Infirmary: The infirmary would generally be located inside the cave to ensure a controlled environment for medical care. It offers protection against radiation and provides a more stable setting for healthcare activities. Access to medical facilities inside the cave can be crucial for emergency situations and long-term health management.


Laboratories: Laboratories can be placed both inside the cave and outside, depending on their specific requirements. Some experiments may benefit from the stable and controlled environment inside the cave, which offers protection from external factors. However, certain research activities may require access to natural light or specialized equipment that can be accommodated outside the cave.


Rover hub: The rover hub, serving as a central location for rover maintenance, charging, and coordination, is typically located outside the cave. Placing it outside allows for easier access to the lunar surface and facilitates rover operations. The hub can be strategically positioned near the cave entrance for efficient movement of rovers between the surface and the base.


Observatory: The observatory is best located outside the cave to minimize any potential interference from internal lighting or structures. Placing it on higher ground or at an elevated position can enhance its field of view and reduce obstructions. It would be beneficial to position the observatory away from potential light pollution sources, such as the base's artificial lighting.


Energy production plant: Energy production plants, such as solar arrays or other power generation systems, are typically placed outside the cave. They require access to sunlight for efficient energy production. Placing them in unobstructed areas maximizes exposure to sunlight and ensures optimal energy generation. However, energy storage and distribution systems may be located both inside the cave and outside for efficient power management.

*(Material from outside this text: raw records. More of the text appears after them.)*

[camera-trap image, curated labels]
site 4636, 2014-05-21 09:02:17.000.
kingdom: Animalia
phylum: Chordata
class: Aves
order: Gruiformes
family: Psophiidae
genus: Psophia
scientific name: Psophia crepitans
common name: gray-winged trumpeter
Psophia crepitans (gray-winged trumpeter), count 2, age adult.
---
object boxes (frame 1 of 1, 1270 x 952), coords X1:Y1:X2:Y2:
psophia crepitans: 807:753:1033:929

Local production of materials: Facilities for local production of materials, such as 3D printers or resource extraction equipment, can be located both inside the cave and outside. Some operations may benefit from the controlled environment and radiation shielding provided by the cave. Others, such as resource extraction or processing activities, may need to be situated closer to the lunar surface for easier access to raw materials.


In general, placing certain elements inside the cave offers benefits such as radiation shielding, thermal stability, and protection from external hazards.


Superficial protection – The "Dsup" protein, short for "durable shield protein," is a protein that has been discovered in certain microorganisms, particularly those that can survive in extreme environments such as high radiation levels and desiccation (extreme dryness).

The Dsup protein is of particular interest because it has been found to have protective properties against DNA damage caused by ionizing radiation. It appears to bind to chromatin, the complex of DNA and proteins that make up chromosomes, and helps shield the DNA from radiation-induced damage. This protective function allows certain organisms to better withstand the harmful effects of radiation and other stressors.


The potential application of the Dsup protein to treat surfaces is an area of ongoing research and exploration. The concept of treating surfaces with Dsup protein involves applying or coating the protein onto a surface to potentially enhance its resistance to radiation or other stressors.